The last couple years Ive been noticin a patern on spawning fish. A coulpe threads ago there was some talk about eyes using reefs to spawn on in Erie. Does anyone think its the same for smallier lakes? What would be the biggest reefs in our res.? What is your favorite tactic? Hope to hit a few lakes this year for them and was wondering what you thought! Thanks! JIG


----------



## Pond Scum (Jul 7, 2004)

Tha vast majority of Erie walleye spawn on the reefs. As for the inland lakes, you have to remember that there are very few lakes in Ohio that have natural reproduction of walleyes. Most are stocked.


----------



## JIG (Nov 2, 2004)

Very few natural indeed! Do You say that stockings dont reproduce? Didnt the DNR stock walleye's?

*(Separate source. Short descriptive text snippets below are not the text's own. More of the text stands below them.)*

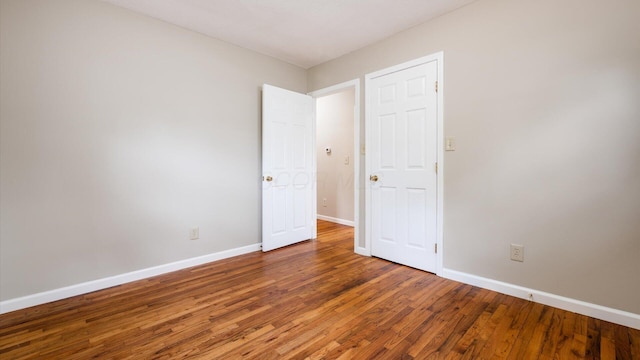 empty room with baseboards and wood finished floors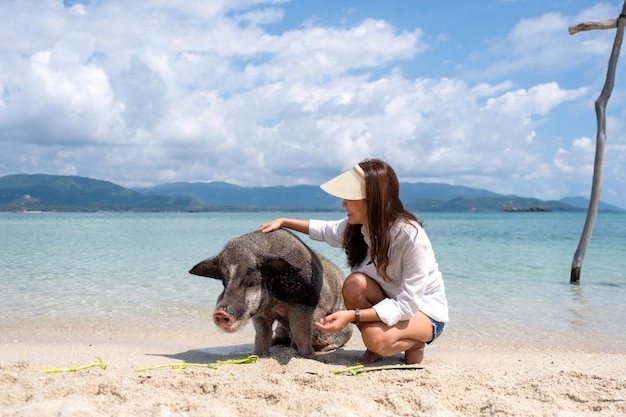 A beautiful young asian woman playing with a pig by the sea on the pig island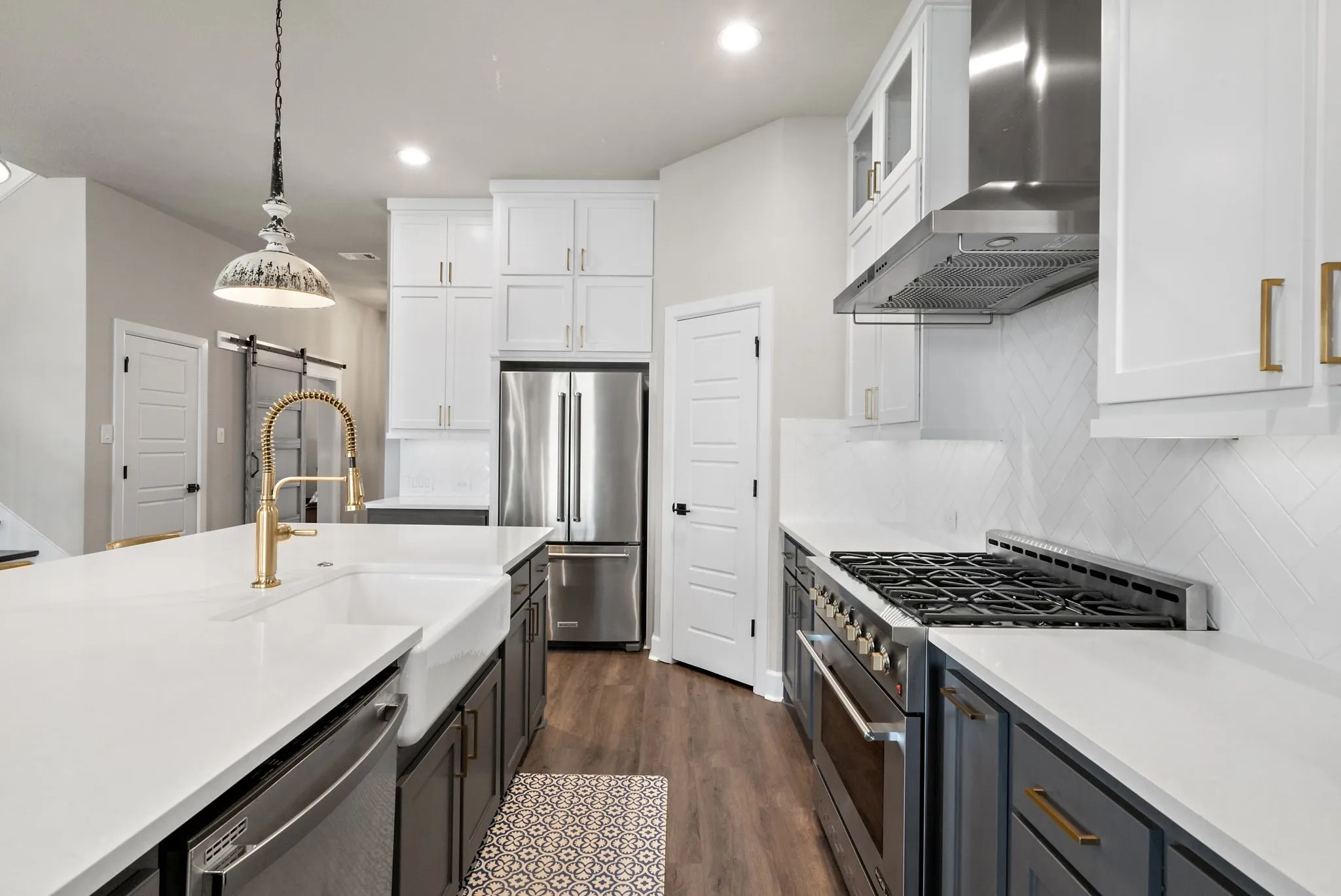White shaker cabinetry, stainless steel appliances, wood-finish flooring, quartz countertops, and a herringbone tile backsplash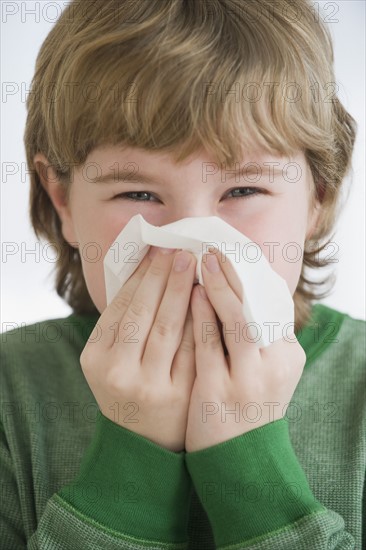 Boy blowing nose.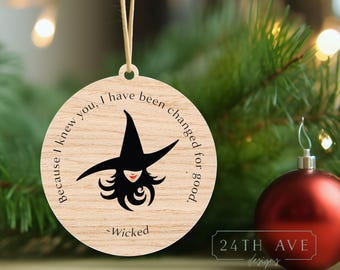 Puede incluir: Adorno navideño redondo de madera con una ilustración de bruja y el texto "Because I knew you, I have been changed for good. -Wicked." El adorno tiene una cuerda para colgar. Una bola roja en el fondo.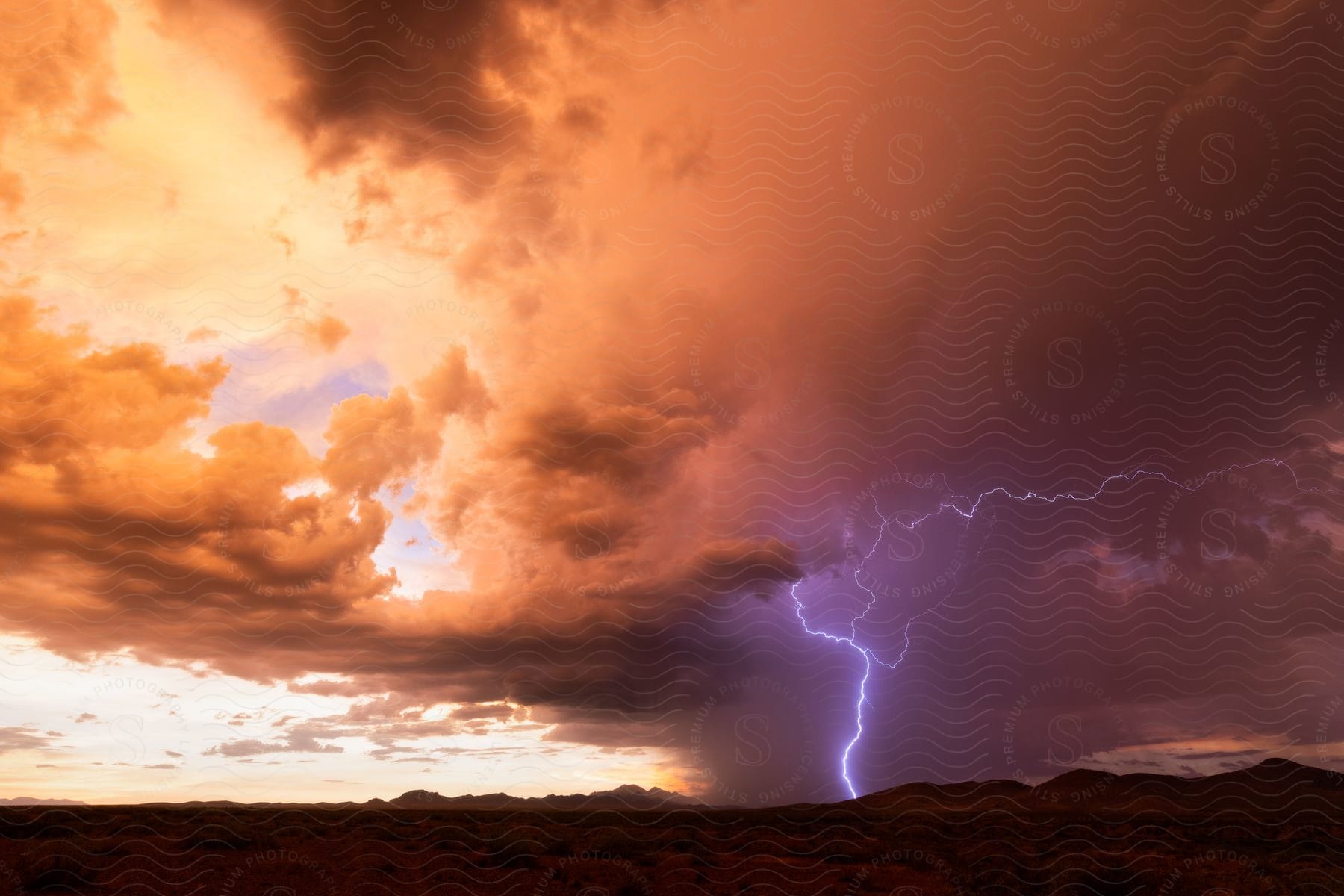 A blue lightning bolt strikes the desert hills at dusk in arizona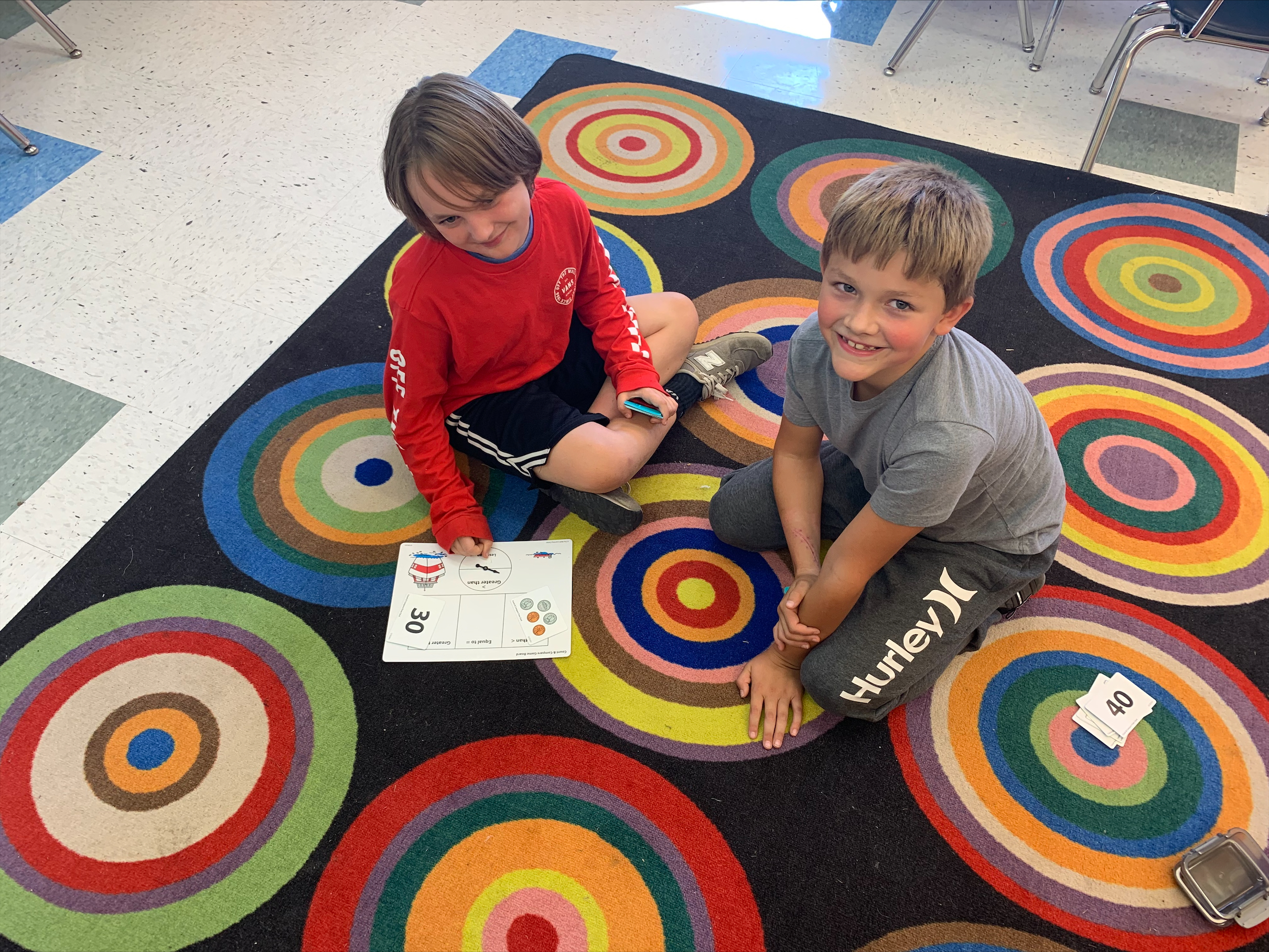 Two elementary students sit on a circle patterned mat playing math games.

Do you know of a site on stocking them? Anyone! :B


----------



## johnboy111711 (Apr 7, 2004)

at pymy there is supossed to be some reproducing in small creeks that flow into it and at the spill way...berlin has some nice rocky humps that fish could use.. squito may have some on the causeway rocks and at the dam. as far as west branch, i'd say they run the feeder creeks and use a few selcet points and beach areas with nice bottoms. berlin probably has the best spawning structure, between the humps and creeks.


----------



## BigDaddy300 (Nov 1, 2004)

Even if they don't reproduce they still go thru the motions. Rocky shorelines at night are usually good. Places where feeder creeks enter the main lake are also good spots to check.


----------



## JIG (Nov 2, 2004)

Would have to say that they move in at night and stay till dawn. Givin the right conditions. Almost seems as you catch them the same places in summer if the levels hold up. Guess its time(water/weather) and place let alone how you fish.


----------